• Given problem: Express the rows running from the line that contains "Seen from the" down through the line that contains "Result: the point at 164,390" as a JSON list of strings, one string per line, leaving out blank lines.

(Records from a spatial question set)
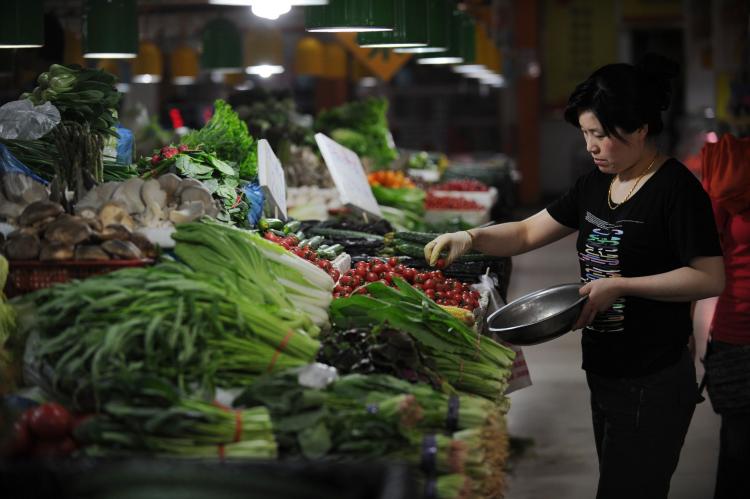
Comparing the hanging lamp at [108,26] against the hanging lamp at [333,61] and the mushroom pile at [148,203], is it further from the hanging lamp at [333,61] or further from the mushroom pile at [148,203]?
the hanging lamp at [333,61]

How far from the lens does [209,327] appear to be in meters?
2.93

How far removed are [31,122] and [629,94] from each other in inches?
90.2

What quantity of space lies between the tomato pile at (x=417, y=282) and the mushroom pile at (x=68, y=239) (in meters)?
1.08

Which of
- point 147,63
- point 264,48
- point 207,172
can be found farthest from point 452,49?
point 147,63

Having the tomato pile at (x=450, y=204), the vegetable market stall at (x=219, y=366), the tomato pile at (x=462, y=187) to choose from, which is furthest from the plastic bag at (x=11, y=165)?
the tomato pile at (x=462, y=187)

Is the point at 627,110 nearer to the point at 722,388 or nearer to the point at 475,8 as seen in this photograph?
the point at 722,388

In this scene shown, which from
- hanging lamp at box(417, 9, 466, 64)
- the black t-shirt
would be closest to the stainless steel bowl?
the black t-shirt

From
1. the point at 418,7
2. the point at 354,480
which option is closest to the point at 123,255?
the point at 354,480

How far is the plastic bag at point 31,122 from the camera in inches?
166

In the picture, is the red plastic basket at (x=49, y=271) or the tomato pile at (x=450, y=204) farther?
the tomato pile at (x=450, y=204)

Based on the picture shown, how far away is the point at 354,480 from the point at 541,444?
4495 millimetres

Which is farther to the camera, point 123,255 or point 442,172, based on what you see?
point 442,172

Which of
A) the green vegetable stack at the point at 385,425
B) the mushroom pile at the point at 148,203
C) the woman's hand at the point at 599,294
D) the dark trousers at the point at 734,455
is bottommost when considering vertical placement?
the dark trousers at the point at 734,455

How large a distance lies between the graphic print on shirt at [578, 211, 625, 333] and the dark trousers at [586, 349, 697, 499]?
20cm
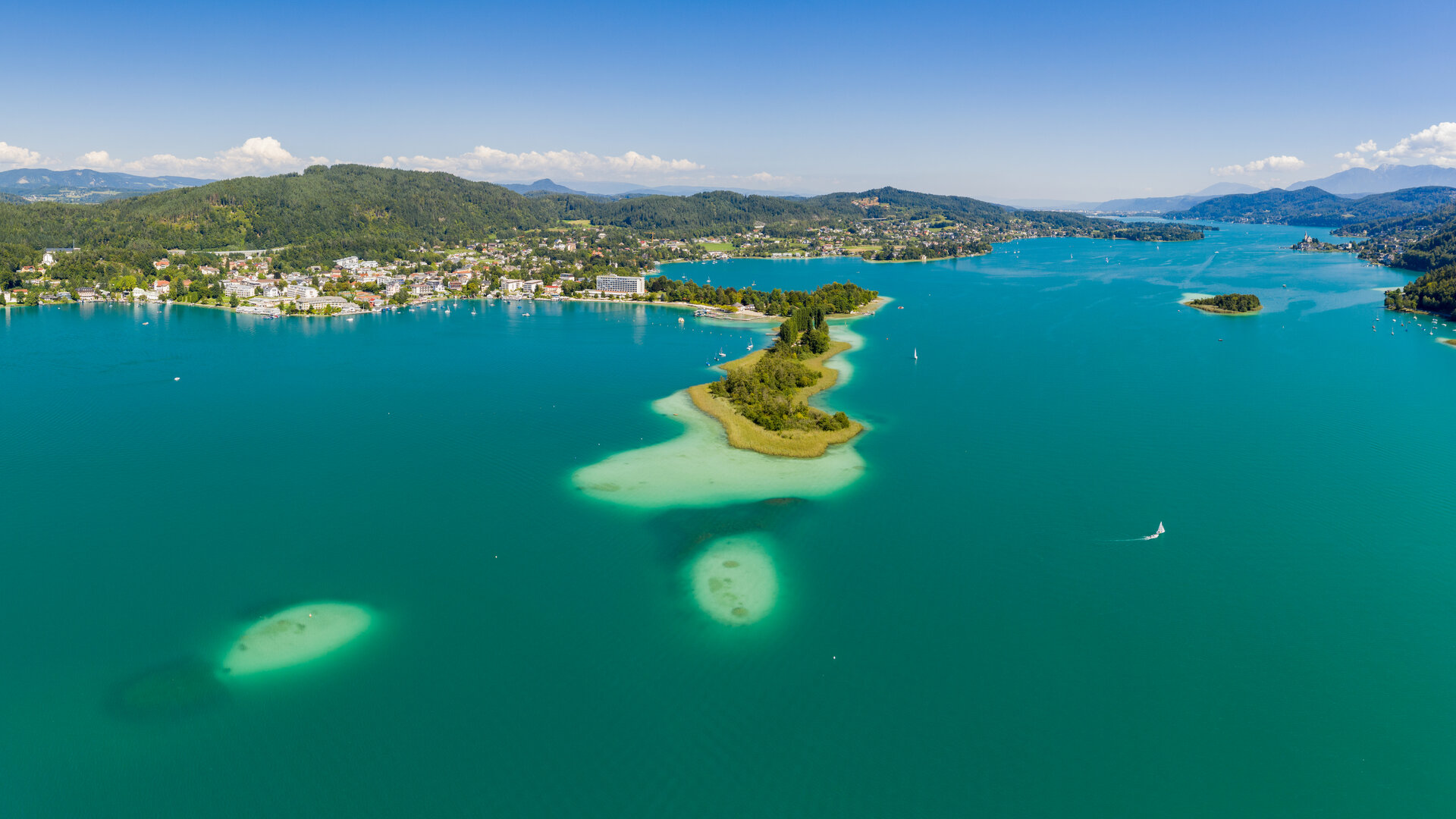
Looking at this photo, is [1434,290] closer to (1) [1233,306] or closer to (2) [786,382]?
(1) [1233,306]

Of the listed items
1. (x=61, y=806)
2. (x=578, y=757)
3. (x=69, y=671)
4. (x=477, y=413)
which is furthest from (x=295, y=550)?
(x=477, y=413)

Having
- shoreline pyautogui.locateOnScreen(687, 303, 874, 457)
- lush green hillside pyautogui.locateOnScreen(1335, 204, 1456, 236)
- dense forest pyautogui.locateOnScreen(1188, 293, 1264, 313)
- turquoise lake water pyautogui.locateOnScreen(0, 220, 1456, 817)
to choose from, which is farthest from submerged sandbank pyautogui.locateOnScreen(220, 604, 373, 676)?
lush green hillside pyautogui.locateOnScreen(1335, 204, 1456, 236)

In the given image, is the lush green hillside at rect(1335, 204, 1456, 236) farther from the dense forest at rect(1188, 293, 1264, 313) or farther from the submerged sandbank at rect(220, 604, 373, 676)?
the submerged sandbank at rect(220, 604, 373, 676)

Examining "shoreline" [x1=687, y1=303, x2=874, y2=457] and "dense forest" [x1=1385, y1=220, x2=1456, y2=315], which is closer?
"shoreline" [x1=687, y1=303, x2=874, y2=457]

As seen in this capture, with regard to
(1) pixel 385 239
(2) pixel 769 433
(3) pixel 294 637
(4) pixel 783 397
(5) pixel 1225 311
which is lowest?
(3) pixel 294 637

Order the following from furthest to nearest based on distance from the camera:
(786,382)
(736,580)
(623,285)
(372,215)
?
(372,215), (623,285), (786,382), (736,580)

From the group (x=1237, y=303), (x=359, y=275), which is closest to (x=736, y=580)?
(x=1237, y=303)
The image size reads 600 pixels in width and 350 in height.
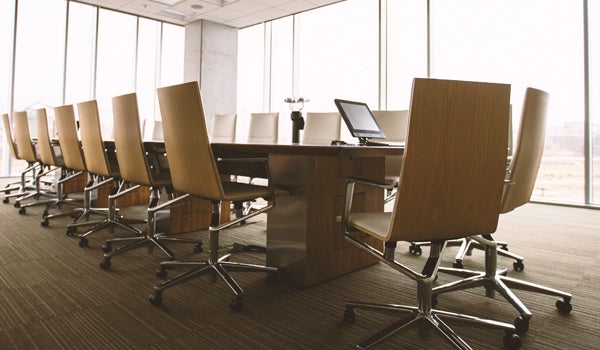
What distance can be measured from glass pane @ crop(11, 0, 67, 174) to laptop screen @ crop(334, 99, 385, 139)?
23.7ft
==
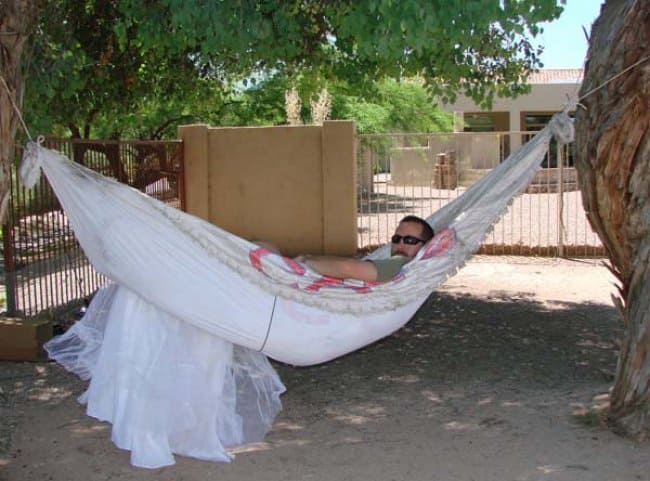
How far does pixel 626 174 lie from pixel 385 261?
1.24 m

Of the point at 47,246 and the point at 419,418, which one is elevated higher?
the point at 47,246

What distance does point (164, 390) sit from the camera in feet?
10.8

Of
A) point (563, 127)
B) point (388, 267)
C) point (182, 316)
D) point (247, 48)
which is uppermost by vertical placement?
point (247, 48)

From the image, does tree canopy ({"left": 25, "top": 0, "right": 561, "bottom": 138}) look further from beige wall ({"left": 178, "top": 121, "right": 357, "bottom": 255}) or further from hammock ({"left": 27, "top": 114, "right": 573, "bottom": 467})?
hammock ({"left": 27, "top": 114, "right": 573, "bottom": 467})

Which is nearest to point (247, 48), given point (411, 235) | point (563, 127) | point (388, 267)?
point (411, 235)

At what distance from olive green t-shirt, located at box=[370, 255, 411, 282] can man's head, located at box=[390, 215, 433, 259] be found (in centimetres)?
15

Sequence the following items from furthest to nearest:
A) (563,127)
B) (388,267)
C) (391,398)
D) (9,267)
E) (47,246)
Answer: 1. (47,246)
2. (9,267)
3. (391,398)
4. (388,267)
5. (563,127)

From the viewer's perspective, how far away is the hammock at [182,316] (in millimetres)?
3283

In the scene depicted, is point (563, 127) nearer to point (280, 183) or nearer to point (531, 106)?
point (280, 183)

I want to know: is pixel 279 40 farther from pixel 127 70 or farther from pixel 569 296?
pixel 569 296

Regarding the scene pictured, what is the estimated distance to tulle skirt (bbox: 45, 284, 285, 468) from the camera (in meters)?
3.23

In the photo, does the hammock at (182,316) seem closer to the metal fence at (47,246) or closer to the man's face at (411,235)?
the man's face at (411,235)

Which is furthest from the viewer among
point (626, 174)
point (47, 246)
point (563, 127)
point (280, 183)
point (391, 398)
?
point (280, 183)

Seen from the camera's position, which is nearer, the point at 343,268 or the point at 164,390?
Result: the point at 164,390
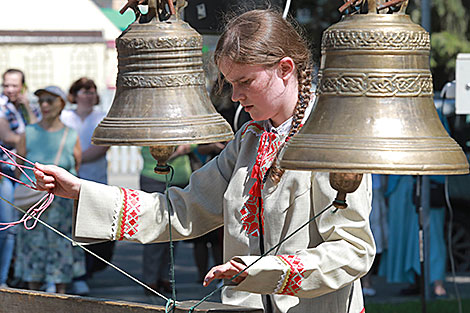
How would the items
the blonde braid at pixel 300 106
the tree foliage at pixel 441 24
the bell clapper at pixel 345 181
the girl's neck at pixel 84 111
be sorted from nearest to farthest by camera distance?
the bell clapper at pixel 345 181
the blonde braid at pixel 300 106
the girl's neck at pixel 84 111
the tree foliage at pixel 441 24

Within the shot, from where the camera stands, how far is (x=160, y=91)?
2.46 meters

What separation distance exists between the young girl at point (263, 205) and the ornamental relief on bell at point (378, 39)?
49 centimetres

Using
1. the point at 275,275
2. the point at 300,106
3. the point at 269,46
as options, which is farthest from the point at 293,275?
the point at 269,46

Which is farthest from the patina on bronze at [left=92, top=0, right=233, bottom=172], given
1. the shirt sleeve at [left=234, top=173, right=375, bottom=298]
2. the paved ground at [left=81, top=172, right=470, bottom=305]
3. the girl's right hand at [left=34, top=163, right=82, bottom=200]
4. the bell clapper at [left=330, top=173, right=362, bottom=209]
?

• Full solution:
[
  "Seen from the camera's position, which is nearer, the point at 343,268 or the point at 164,390?",
  "Result: the point at 164,390"
]